どういう事だ。なんでミスティさんが三時間も経ってもトイレから戻って来ないんだ?とにかく俺は何かあったかのを悟り俺は、店を出る為お金を払おうとする。



「ドゴンさん今夜の代金です。では失礼します」

「ちょっと待たんか。もしかしたら俺の長年の勘だがミスティさんはあの男達と一緒に馬車に潜んでノックス渓谷に向かっていると思う」

「どうしてですか?」

「あの男達が出ていった間ミスティさんはずっと険しい顔をしていたし、それにホンの一瞬だがおめえさんのドリンクに魔術で細工させたのを見えたんだ。アレは恐らく催眠術だ。それを掛けて後トイレに行ったから間違いない」

なんで、そのことを早く言わないんだよ。



「だけどそこに行ったと確信はねえんだ。まず宿屋やに戻った方がいいぜ」

「・・・・・・・・分かりました。ありがとうございます」

そう言って俺は、この酒臭い酒場を後にするがだがその前にドゴンさん達むさくるしい男の前で・・・・・



「今日は御馳走様でした。また来ますね♡」(ニッコリ)

「オオオオオオオオオオオオオオ」

俺は、誘惑する口調で谷間を見せて頭を下げた。それと同時にオッサン達の歓喜の声が店中に轟いたので俺はその間に出ることにした。これも日課だ。これくらいしないとまけてくれないし、それにこれからの生活の為に情報を掴む為に友好を築くことも大切だろう。ちなみに俺はビッチではないし精神は男だから男に興味ない。



そしてあの後、宿屋に戻ったが案の定ミスティさんは戻って来なかったらしい。その後集落内にいろいろな人に尋ねた結果、ドゴンさんの感は見事に的中し、ロシェが所持してる馬車に男達を乗せた後、馬車にしがみついてここから出たと情報があった。

俺も今すぐ他の馬車を借りて現場に行きたいのだが、生憎本日の馬車の移動の時間は過ぎており、時間外の移動は予約が必要なので、一蹴された。



「・・・・・・こうなったらこれでいくか」

俺は、暗闇で外灯があまりついてない集落内で気を集中し青い炎を背中に発現させ、その後一点に集中する。

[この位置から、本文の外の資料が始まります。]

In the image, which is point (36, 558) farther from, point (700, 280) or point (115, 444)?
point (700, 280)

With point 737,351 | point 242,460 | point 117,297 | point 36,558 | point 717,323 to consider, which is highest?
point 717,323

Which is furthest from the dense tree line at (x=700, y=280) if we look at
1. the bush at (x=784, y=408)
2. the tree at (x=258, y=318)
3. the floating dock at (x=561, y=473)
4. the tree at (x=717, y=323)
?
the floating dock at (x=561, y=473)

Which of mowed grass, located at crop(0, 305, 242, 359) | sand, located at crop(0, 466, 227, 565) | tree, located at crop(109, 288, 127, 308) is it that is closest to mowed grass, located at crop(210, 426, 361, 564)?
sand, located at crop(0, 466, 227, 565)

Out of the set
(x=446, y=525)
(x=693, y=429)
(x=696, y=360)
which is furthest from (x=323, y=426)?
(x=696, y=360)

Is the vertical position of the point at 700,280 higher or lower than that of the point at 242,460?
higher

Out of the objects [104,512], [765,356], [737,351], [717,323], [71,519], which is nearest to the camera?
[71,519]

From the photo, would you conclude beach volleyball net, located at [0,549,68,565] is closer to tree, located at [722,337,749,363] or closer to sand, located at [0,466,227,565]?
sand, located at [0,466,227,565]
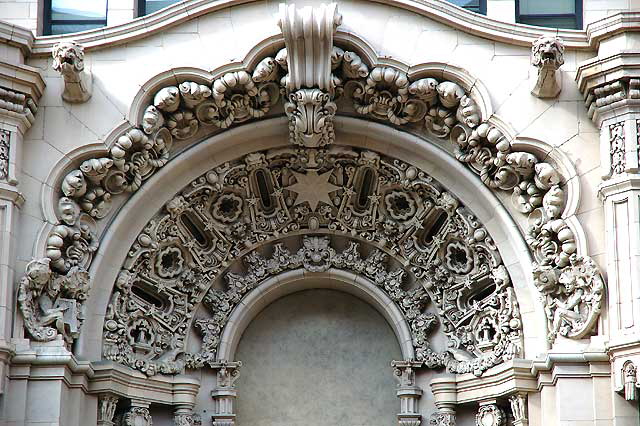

俺はその炎をロケットブースターのように放出させて、ノックス渓谷に向かおうと考える。

その力はどれくらい早いか測ったことはないが、恐らく全速の馬車より早いと予想した。

なぜミスティさんは、あの男達がいる渓谷に潜んでついていったのは分からない。だけど、俺はそれについて確かめなければいけないからだ。

そう思いながら、炎を巻き上げ、土煙が周りに舞いながらも炎を噴出させ、夜の荒野を疾風の如く駆けだした。